For the analyses each participant’s most salient FoR was used, which included: Interpersonal, Historical and Imaginary comparisons or None of the FoRs. If a participant checked multiple FoRs, the one selected as “most important” was used. Overall there were only 340 instances of multiple FoRs (8.5%). The analysis showed that younger and middle-aged people were more likely to use multiple FoRs as compared to older people (younger vs. older: OR = 2.48, p < .001, 95%CI [1.86, 3.29]; and middle aged vs. older: OR= 1.42, p < 0.05, 95%CI [1.04, 1.93]). The analyses of direction of comparisons were conducted excluding the subsample of participants who reported using None of the FoRs. There were no missing data.
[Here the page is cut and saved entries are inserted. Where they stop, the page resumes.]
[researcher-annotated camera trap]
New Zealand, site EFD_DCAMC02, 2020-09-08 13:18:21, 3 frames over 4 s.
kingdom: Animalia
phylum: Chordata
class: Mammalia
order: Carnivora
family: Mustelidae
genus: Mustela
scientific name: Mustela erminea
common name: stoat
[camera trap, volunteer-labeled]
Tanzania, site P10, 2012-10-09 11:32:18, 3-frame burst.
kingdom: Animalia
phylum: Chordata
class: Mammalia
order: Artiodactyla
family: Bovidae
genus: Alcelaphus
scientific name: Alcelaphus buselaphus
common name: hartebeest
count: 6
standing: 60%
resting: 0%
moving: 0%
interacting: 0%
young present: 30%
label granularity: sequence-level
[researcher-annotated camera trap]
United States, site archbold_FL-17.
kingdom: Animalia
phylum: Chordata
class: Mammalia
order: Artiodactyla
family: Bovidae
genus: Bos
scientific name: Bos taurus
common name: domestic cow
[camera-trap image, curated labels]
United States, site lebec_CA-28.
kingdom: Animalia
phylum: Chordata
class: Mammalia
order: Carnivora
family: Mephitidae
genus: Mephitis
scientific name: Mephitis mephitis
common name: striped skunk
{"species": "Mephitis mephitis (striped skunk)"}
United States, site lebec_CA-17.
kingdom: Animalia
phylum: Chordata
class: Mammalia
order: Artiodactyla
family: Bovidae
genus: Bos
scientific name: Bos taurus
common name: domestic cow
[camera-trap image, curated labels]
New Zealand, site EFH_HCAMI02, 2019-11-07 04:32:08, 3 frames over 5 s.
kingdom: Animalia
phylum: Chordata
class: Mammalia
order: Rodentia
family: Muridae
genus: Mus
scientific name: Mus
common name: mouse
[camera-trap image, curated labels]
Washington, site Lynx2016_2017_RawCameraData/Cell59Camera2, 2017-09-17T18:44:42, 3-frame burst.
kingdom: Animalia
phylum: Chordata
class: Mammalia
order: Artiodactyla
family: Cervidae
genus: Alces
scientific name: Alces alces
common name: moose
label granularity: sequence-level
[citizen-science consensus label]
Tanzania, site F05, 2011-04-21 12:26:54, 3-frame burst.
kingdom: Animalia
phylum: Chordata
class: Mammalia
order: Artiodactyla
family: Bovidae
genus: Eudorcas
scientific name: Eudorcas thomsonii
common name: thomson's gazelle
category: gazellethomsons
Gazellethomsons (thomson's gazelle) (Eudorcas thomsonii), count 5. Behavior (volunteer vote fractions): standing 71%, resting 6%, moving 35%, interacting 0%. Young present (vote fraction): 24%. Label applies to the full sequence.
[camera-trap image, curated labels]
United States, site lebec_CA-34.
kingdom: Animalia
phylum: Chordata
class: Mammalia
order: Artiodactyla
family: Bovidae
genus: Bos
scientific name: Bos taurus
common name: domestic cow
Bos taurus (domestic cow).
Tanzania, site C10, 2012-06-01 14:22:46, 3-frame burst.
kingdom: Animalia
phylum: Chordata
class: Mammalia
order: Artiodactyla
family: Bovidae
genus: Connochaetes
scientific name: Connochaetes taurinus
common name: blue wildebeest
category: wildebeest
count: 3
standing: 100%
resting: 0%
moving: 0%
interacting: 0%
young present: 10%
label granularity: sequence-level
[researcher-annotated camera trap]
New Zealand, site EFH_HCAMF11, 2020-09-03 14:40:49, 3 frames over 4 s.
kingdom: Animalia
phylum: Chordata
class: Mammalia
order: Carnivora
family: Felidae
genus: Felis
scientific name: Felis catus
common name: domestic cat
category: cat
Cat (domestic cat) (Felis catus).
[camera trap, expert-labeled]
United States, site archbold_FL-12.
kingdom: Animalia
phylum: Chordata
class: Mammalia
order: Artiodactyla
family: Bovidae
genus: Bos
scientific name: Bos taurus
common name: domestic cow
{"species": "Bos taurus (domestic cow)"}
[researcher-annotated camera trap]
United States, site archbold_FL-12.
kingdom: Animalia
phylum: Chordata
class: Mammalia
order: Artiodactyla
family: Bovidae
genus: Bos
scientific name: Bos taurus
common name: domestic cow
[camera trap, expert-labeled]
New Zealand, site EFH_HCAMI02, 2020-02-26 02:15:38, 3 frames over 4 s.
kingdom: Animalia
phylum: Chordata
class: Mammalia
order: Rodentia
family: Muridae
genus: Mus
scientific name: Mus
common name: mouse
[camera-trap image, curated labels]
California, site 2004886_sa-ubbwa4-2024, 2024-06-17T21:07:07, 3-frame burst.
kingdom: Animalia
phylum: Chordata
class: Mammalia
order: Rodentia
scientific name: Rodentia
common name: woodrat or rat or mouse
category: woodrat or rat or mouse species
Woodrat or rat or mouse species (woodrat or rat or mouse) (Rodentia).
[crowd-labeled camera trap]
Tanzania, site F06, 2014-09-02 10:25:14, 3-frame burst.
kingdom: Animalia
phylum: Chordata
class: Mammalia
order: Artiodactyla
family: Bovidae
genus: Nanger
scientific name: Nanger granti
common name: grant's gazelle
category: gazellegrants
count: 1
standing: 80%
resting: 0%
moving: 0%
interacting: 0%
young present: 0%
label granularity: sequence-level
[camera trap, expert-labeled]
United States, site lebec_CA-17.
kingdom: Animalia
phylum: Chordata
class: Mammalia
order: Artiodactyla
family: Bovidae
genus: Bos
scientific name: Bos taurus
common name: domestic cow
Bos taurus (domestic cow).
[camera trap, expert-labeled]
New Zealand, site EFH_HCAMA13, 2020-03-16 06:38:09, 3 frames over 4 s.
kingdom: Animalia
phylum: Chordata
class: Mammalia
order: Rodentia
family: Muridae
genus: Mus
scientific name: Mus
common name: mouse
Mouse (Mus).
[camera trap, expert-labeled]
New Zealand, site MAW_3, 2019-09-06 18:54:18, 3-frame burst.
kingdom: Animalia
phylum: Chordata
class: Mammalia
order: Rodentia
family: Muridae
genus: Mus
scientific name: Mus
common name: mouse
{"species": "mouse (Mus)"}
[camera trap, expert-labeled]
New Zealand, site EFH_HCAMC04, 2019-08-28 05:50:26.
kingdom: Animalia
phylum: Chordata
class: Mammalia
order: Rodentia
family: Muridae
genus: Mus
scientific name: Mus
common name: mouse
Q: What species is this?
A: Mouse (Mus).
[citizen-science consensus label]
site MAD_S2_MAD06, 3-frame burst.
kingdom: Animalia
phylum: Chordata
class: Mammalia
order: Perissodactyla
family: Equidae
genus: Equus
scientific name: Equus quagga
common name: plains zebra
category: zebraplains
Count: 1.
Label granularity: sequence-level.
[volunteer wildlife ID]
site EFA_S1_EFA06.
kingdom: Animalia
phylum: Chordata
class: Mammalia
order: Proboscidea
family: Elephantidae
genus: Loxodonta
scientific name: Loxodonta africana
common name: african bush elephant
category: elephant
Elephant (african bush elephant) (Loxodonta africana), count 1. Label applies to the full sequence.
To investigate whether the use of FoRs (type and direction) differ by outcome (health, life-satisfaction, fatigue and pain), we used a series of logistic regression models (McCullagh and Nelder 1989; Venables and Gardner 2002) followed by pairwise comparisons with Bonferroni corrections to control for Type 1 error (Agresti 2007; MacDonald and Gardner 2000). Two approaches were used to evaluate the age effects on the use of FoRs. For the analyses conducted on the data pooled across outcomes, we used a series of logistic regression models followed by pairwise comparisons with Bonferroni correction. To properly account for non-independence (each participant evaluated themselves on two outcomes hence, outcomes were clustered within individuals) Huber-White cluster-robust standard errors were applied in the analyses (Williams 2000). For the analyses conducted by each outcome domain we used a series of logistic regression models, where the predictor variable “Age” was re-coded into two dummy indicators contrasting young and middle-aged participants with older participants. The dependent variable FoR was recoded into three dummy indicators contrasting Interpersonal, Historical and Imaginary comparisons to the absence of these FoRs (None of the FoRs). The second dependent variable, direction of comparison, was also recoded into two dummy variables contrasting downward and lateral comparisons to the upward comparisons. We checked for possible confounding effects of demographic variables (gender, SES and marital status). Inclusion of covariates did not change the substantive interpretation of the results; therefore, the final regression analyses were conducted using only participants’ age as the predictor. These analyses were conducted using R statistical software.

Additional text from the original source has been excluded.